Essa fragmentação é ainda mais evidente quando se observa que nenhum deputado do Grande ABC conseguiu ocupar o comando da Assembleia Legislativa. Em contrapartida, o atual presidente, André do Prado (PL), representa Guararema, um município com pouco mais de 30 mil moradores. Tal discrepância ilustra como a desarticulação interna da bancada regional enfraquece sua capacidade de reivindicação ao governo do Estado. Cada legislador parece priorizar interesses individuais em detrimento de lutar por pautas coletivas que poderiam transformar a realidade dos sete municípios. Essa postura dispersa cria lacuna que outros grupos geográficos, mais coesos, ocupam com habilidade.

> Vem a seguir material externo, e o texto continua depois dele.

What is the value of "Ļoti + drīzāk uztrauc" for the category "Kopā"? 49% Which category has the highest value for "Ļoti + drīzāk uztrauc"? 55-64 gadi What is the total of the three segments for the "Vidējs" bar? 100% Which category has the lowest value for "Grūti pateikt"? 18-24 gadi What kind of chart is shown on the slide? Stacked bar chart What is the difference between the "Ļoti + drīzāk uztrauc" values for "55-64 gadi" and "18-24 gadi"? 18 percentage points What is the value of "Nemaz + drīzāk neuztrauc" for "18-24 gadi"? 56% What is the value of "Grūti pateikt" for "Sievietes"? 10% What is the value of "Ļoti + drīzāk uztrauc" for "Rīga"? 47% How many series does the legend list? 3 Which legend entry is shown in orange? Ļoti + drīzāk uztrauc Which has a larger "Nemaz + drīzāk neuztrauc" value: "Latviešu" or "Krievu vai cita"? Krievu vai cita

É urgente que o grupo de dez deputados estaduais deixe de lado as diferenças e adotem uma postura mais colaborativa. Ações coordenadas junto ao Consórcio Intermunicipal, que vive um novo tempo com a reintegração de cidades que haviam deixado o colegiado, poderiam potencializar a força da região no Parlamento e, consequentemente, no Estado. Eleger as demandas das sete cidades como prioridade é passo essencial para enfrentar desafios crônicos e atender às expectativas de quem depositou sua confiança nas urnas. Unidos, os representantes podem fazer com que o Grande ABC deixe de ser um coadjuvante e assuma o papel de protagonista no cenário estadual. Chega de desperdiçar essa força!